The swings came as economists pointed to some possible signs of a spike in the labor market, which could be an early signal that inflation may be moderating. That could ultimately mean less pressure on the Federal Reserve to raise rates with as much force.
While workers’ wages were 5.5% higher in April than a year earlier, in line with economists’ expectations, average hourly wage growth from March levels was slightly lower than expected. The slowdown in wage gains is disheartening for workers, but investors see less upward pressure on inflation.
BlackRock’s chief investment officer for global fixed income, Rick Rieder, pointed to surveys showing companies’ ability to hire is getting easier and other signs that some slack may be building in the labor market. in full swing.
“This raises the question of whether the Fed could slow down its tightening process at some point over the next few months due to these expected trends, but while this is possible, recent data will not provide markets with much comfort. as to what will happen anytime soon,” Rieder said in a report.
So far, expectations of higher interest rates have hit high growth stocks particularly hard.
This is largely due to the fact that many of them are considered the most expensive years after dominating the market.
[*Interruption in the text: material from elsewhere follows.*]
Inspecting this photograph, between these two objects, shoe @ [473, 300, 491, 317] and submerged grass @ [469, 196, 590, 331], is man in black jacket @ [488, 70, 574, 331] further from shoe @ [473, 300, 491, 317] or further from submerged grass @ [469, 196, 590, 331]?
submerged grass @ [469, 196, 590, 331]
Many tech-focused stocks have been among the market’s biggest losers this year, including Netflix, Nvidia and Facebook’s parent company Meta Platforms.
Nearly half of Nasdaq stocks are recently down at least 50% from their 52-week highs, according to a BofA Global Research report from chief investment strategist Michael Hartnett.
AP Business Writers Joe McDonald and Damian J. Troise contributed. Veiga reported from Los Angeles.